Zambia unfortunately also lies at the heart of the HIV pandemic. It has an HIV prevalence of 13.5%, among the highest in the world.1 The situation has improved with the availability of highly active antiretroviral therapy but HIV-associated diseases continue to overwhelm the health system across every patient population. Until very recently, the University of Zambia School of Medicine was the only medical school in the country with approximately 80 graduates per year. Of the 1327 healthcare facilities in Zambia, 85% are government-run facilities, while 9% are private sector facilities and 6% are religious affiliated (mission) facilities. The three levels of public health facilities are hospitals, health centres and health posts; the hospitals are divided into primary (district), secondary (provincial) and tertiary (central) facilities.2

There are a number of strains on the Zambian healthcare system. It is estimated that the country has less than half the number of required healthcare workers and only a third of the recommended number of doctors to provide the required level of treatment. There continues to be a problem with physician retention due to emigration. The estimated number of doctors trained in Zambia and practising in the USA and Canada in 2002–2003 was equal to 11% of those working in Zambia.3 To combat this shortage, particularly in rural areas, the country relies on paraprofessionals in the form of clinical officers and community health workers who form the backbone of the healthcare delivery. In many communities, traditional healers are still the first point of contact for medical conditions. It is common to receive questions on the role of witchcraft when counselling patients with epilepsy.

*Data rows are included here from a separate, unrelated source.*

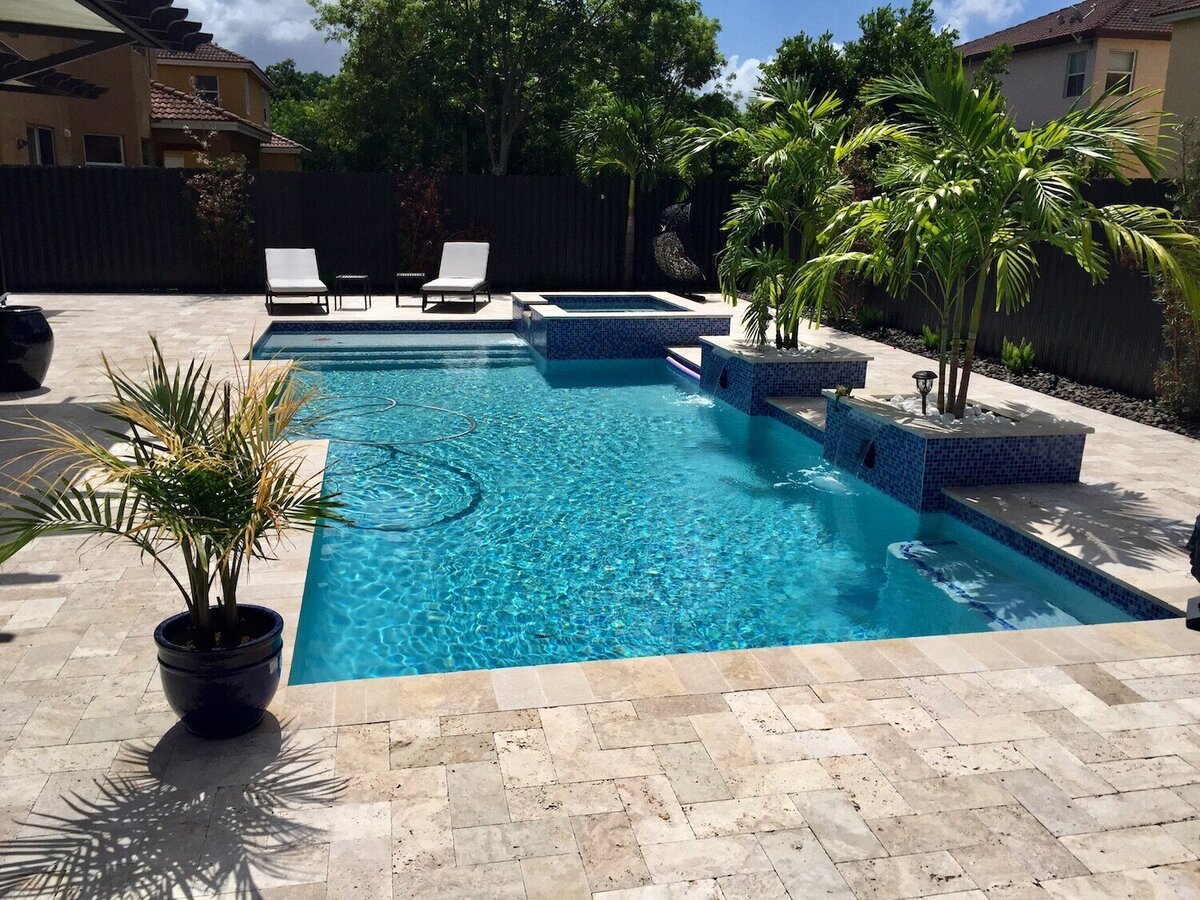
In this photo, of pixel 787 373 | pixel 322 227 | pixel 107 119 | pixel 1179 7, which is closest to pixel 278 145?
pixel 107 119

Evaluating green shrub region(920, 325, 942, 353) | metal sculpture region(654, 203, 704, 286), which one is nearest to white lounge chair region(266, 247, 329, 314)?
metal sculpture region(654, 203, 704, 286)

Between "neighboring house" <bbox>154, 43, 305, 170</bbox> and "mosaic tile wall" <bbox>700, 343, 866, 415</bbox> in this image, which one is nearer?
"mosaic tile wall" <bbox>700, 343, 866, 415</bbox>

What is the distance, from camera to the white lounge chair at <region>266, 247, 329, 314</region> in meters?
13.9

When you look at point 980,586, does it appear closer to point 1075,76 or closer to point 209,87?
point 1075,76

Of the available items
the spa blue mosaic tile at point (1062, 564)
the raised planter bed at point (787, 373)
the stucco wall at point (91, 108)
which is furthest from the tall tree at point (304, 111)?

Presently, we are the only two neurologists, both foreign trained, in this nation of approximately 13 million people. If this ratio seems overwhelming, at times it can be. As a result, our focus is not to hold outpatient clinics each day with an endless stream of patients lining the hallways. This is not an efficient use of time or resources. Instead, our focus has been on training those on the frontlines on how to treat the most commonly encountered neurological conditions.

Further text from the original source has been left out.